Strengths and limitations of the study
The key strength of this study is the utilization of population-based cancer registry data which covers the population of Greater Poland with high completeness due to active registration practices. Another advantage is the comparison with predicted values based on a long history of registry operations, using well-fitted models with acceptable SMAPE. The study is somewhat limited by the lack of a more detailed picture of pandemic-related changes in cancer burden in 2021, as cancer registration typically has a lag time, which is common for cancer registries. Information about screen-detected cancer cases is based solely on cancer notification forms, without data linkage with the screening program database.
Conclusion
In 2020, the number of newly diagnosed screening-detectable cancer cases, regardless of cancer site, was approximately 15% lower than expected, representing the pandemic-related gap. No changes were found for cervical cancer diagnoses in the screening age groups. The observed incidence was affected in breast cancer diagnoses among individuals aged 65–69. The highest number of screening age groups with a decline in observed cancer diagnoses was found for colorectal cancer, with two out of four age groups in males and three out of four age groups in females showing a pandemic-related gap in incidence. These findings should serve as an introduction for further studies analyzing how delays in cancer diagnosis influence disease stage at diagnosis and survival rates. It is important to investigate if potential long-term effects will be more pronounced in screening age groups. The unexpected increase in colorectal and cervical cancer in situ cases should be verified by the Greater Poland Cancer Registry in terms of data quality.

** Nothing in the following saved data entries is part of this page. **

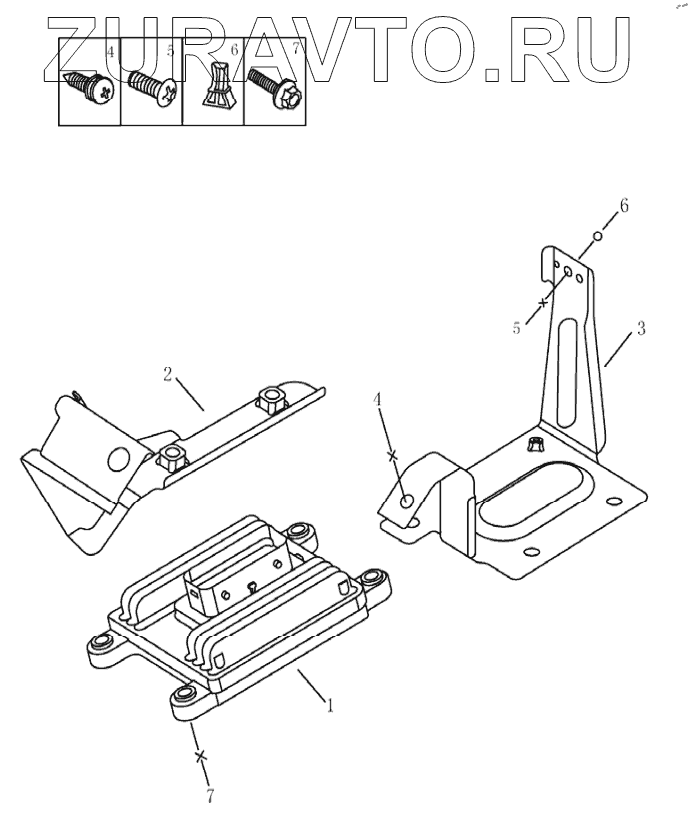 ZURAVTO.RU

4
5
6
7

6
5
3
2
4
1
7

CRediT authorship contribution statement
Conceptualization: M.T., I.M.M., P.R., W.K.; methodology: I.M.M., M.T.; software: I.M.M.; formal analysis: I.M.M.; data curation: M.T., I.M.M.; project administration: M.T.; writing — original draft: M.T., I.M.M.; writing review and editing: M.T., I.M.M., P.R., W.K.
Conflict of interest
All authors declared no competing interests.
Declaration of Generative AI and AI-assisted technologies in the writing process
The authors declare that generative AI and AI-assisted technologies were not used in the writing process.
Funding
None to declare.
Data sharing
This study complied with all relevant ethical regulations. The data analyzed in this study were obtained from the GPCR and are available upon reasonable request by contacting the GPCR at rejestr.nowotworow@wco.pl and subject to ethical approval in place and material transfer agreements. Following national regulations, these data were exempt from institutional board review. Waiver of ethics approval was deemed unnecessary according to national legislation (reference to the relevant legislation https://isap.sejm.gov.pl/isap.nsf/DocDetails.xsp?id=WDU20180001197). There were no participants in the study, and thus, there was no consent form. Detailed legislative aspects of the GPCR operation are regulated by Polish Law (Dz.U. 2018 poz. 1197).
Acknowledgments
The authors would like to acknowledge the registrars from the Greater Poland Cancer Registry that were responsible for the collection of reliable data for this study.